**Detalles del ejercicio**: Prolonga la columna sobre el proceso judicial contra Uribe a partir de su última oración.

**Texto fuente**:
══════════
Pero mi foco de atención en la columna de hoy es lo que está ratificando el actual proceso judicial: la naturaleza criminalizada y paramilitarizada del entorno en el que se ha movido el expresidente durante años. Aclaro: no sé si Uribe sea culpable o no de lo que se le acusa, y de otros crímenes tremendos –pues este proceso es la punta del iceberg– por los que está acusado. No soy abogado ni juez, y pertenezco a la ínfima minoría de colombianos que no aspira a ser ni lo uno ni lo otro. Cierto: las tácticas dilatorias de Uribe y de su equipo jurídico dan mala espina y sugieren que su único interés es cerrar el caso vía prescripción. Uribe no es Pedro Pérez, como sus alfiles se encargan de recordarnos periódicamente; es un importante y poderoso líder político. En su caso no basta con que venzan los términos.
══════════
Registros de razonamiento a partir de escenas
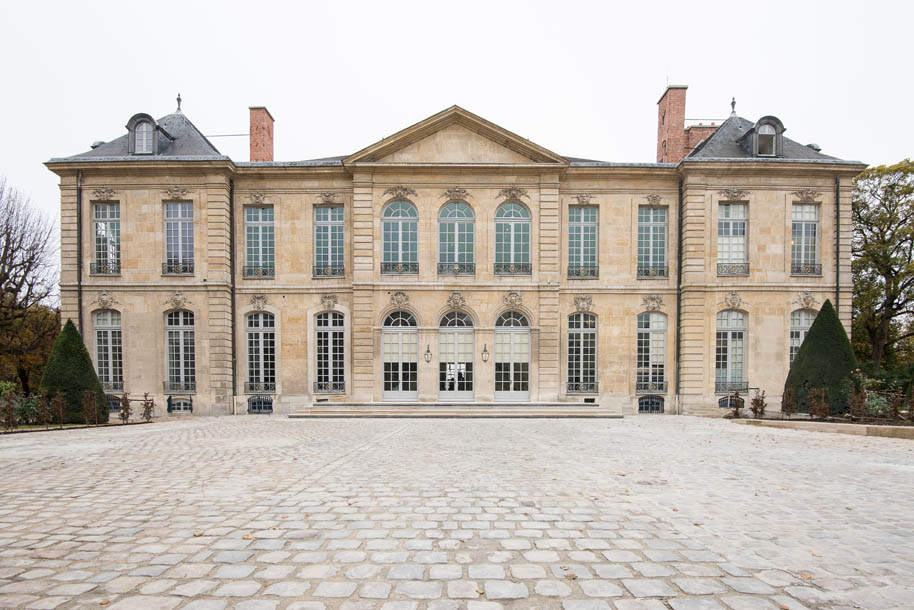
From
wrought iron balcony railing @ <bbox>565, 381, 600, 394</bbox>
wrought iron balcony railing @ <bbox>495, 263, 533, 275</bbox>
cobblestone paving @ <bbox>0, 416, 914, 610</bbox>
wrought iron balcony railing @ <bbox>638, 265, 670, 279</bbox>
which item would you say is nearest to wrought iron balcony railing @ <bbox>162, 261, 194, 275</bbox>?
cobblestone paving @ <bbox>0, 416, 914, 610</bbox>

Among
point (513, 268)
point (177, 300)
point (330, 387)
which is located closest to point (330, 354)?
point (330, 387)

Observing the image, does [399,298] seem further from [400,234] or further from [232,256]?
[232,256]

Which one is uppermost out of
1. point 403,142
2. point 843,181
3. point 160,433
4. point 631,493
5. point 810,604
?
point 403,142

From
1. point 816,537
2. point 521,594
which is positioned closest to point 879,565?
point 816,537

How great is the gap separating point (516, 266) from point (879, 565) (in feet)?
49.7

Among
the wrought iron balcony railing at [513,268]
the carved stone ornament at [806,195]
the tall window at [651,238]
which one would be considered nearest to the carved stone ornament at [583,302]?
the wrought iron balcony railing at [513,268]

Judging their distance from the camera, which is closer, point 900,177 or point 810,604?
point 810,604

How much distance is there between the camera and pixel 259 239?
61.6 ft

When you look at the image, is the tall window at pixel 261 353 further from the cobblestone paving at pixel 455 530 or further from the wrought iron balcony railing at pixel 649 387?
the wrought iron balcony railing at pixel 649 387

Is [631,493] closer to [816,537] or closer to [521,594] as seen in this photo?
[816,537]

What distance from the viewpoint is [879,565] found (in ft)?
12.2

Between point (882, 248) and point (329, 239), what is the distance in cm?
2315

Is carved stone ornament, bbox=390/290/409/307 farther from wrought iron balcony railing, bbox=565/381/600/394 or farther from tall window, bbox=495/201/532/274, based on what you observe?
wrought iron balcony railing, bbox=565/381/600/394

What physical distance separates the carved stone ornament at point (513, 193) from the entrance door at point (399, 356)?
5.75 meters
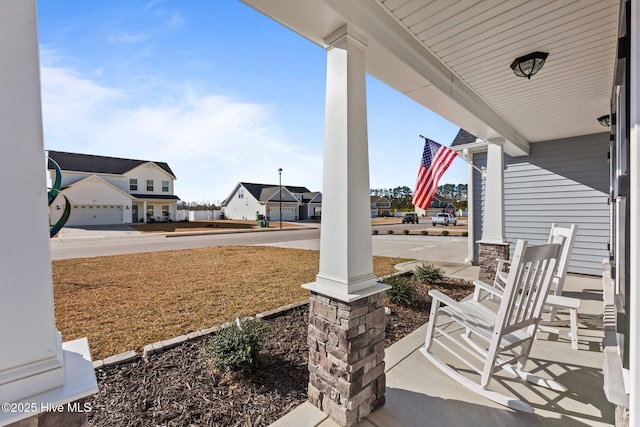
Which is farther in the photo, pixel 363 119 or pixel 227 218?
pixel 227 218

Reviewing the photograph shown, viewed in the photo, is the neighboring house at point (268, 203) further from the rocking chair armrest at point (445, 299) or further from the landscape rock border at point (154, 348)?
the rocking chair armrest at point (445, 299)

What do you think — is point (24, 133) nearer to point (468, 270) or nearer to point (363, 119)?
point (363, 119)

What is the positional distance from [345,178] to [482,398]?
6.67 ft

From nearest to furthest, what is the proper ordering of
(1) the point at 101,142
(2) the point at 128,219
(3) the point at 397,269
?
(1) the point at 101,142
(3) the point at 397,269
(2) the point at 128,219

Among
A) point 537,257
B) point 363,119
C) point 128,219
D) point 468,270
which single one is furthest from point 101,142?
point 128,219

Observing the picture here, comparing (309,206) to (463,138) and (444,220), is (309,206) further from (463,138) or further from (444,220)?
(463,138)

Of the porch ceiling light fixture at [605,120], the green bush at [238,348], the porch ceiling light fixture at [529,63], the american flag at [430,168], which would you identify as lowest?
the green bush at [238,348]

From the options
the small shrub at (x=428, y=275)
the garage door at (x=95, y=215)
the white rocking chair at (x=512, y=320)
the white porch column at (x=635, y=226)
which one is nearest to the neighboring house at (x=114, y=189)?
the garage door at (x=95, y=215)

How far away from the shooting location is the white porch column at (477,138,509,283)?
520cm

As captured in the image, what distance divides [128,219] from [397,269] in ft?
76.1

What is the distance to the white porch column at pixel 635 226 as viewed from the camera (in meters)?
0.90

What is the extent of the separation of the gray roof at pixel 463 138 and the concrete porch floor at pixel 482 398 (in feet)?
16.8

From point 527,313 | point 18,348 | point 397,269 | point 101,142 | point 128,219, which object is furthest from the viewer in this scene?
point 128,219

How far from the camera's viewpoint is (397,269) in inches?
262
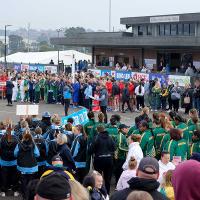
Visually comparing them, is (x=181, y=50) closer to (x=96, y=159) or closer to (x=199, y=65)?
(x=199, y=65)

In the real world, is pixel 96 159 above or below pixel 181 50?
below

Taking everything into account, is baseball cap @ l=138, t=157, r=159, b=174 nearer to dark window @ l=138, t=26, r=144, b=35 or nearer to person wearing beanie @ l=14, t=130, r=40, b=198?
person wearing beanie @ l=14, t=130, r=40, b=198

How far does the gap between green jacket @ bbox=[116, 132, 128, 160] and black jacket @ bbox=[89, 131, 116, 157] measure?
0.50 metres

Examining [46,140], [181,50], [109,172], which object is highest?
[181,50]

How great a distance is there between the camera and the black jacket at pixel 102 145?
37.2 ft

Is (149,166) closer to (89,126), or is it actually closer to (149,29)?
(89,126)

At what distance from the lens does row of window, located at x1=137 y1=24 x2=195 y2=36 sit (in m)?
42.9

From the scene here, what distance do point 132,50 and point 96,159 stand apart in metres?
35.8

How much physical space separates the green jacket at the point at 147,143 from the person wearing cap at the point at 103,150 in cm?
67

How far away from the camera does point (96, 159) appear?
11.4m

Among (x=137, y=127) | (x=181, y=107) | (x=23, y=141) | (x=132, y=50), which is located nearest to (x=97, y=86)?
(x=181, y=107)

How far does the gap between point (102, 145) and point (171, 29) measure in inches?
1367

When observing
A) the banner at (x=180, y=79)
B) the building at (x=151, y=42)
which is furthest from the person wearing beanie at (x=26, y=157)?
the building at (x=151, y=42)

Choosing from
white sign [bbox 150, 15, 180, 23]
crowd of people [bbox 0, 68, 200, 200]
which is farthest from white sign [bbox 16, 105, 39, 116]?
white sign [bbox 150, 15, 180, 23]
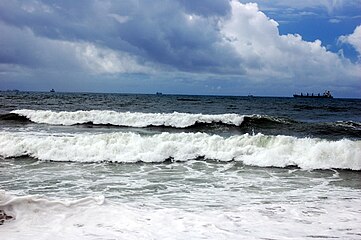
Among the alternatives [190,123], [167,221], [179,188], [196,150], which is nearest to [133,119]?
[190,123]

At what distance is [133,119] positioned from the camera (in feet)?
79.3

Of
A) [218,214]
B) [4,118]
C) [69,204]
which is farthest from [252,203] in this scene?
[4,118]

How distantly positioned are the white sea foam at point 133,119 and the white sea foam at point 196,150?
907 cm

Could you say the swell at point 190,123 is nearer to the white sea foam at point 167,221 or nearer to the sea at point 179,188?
the sea at point 179,188

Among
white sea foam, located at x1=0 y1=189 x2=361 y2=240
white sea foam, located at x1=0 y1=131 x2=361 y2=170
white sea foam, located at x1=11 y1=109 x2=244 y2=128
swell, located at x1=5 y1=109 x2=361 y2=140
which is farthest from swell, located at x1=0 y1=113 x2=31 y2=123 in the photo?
white sea foam, located at x1=0 y1=189 x2=361 y2=240

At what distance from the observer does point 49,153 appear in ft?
41.1

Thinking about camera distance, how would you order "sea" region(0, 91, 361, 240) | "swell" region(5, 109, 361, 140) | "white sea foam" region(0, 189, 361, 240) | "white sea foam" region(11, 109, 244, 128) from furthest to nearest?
"white sea foam" region(11, 109, 244, 128) → "swell" region(5, 109, 361, 140) → "sea" region(0, 91, 361, 240) → "white sea foam" region(0, 189, 361, 240)

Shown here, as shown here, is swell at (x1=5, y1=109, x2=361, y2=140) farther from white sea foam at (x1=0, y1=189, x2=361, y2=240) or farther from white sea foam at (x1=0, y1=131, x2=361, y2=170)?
white sea foam at (x1=0, y1=189, x2=361, y2=240)

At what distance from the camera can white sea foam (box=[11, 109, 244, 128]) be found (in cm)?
2345

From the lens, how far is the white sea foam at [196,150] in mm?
11758

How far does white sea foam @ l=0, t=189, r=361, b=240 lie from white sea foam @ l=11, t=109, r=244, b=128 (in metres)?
16.6

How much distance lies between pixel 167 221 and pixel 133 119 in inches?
740

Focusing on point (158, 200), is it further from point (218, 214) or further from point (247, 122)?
point (247, 122)

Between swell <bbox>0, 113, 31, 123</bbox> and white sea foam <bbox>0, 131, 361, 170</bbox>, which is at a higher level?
white sea foam <bbox>0, 131, 361, 170</bbox>
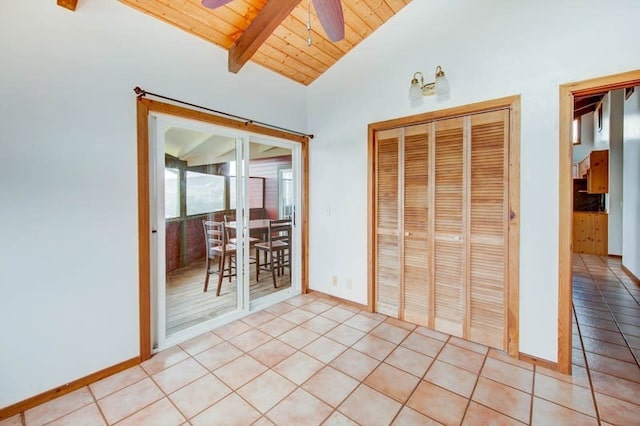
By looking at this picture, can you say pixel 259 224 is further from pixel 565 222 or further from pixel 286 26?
pixel 565 222

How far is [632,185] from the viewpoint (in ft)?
14.4

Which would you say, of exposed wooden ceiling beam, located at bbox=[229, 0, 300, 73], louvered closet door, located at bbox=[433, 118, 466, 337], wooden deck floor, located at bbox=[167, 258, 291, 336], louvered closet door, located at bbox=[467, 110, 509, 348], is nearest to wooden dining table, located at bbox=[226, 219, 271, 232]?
wooden deck floor, located at bbox=[167, 258, 291, 336]

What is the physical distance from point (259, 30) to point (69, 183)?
1.87 metres

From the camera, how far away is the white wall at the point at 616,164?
5.49 meters

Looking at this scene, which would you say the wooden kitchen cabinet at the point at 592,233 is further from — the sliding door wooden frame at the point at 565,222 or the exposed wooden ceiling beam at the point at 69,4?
the exposed wooden ceiling beam at the point at 69,4

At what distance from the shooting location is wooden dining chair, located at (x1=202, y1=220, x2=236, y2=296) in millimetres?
3113

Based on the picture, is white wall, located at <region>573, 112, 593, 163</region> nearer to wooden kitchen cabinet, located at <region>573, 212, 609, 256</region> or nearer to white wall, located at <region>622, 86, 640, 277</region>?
wooden kitchen cabinet, located at <region>573, 212, 609, 256</region>

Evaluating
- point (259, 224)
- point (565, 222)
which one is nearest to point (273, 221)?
point (259, 224)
══════════
**Respuesta escrita**:
Pero más allá de eso, ¡qué cantidad de criminales, hampones y torcidos, aparecen en su trayectoria! ¡Cuántos amiguitos turbios, cuántos maleantes, malandros y matones, merodean a su sombra! ¡Cuántos admiradores encarcelados, imputados, condenados, retorcidos! ¡Cuántos homicidas, masacradores, narcos, que hallaron cobijo en su entorno! Si algunos han defeccionado ha sido por despecho, porque Uribe los sacrificó, para salvar su pellejo, o para ganar en un juego que sí, es grande –porque, contrariamente a otros políticos, este sí tiene en la cabeza una visión amplia, lo que necesariamente implica sacrificar a veces peones y alfiles–. Pero ese juego implicó interactuar con un submundo que a la vez necesita y lo avergüenza –vean su cara cuando en el juzgado pasaron por equivocación los videos de este otro amiguito suyo, el abogángster–.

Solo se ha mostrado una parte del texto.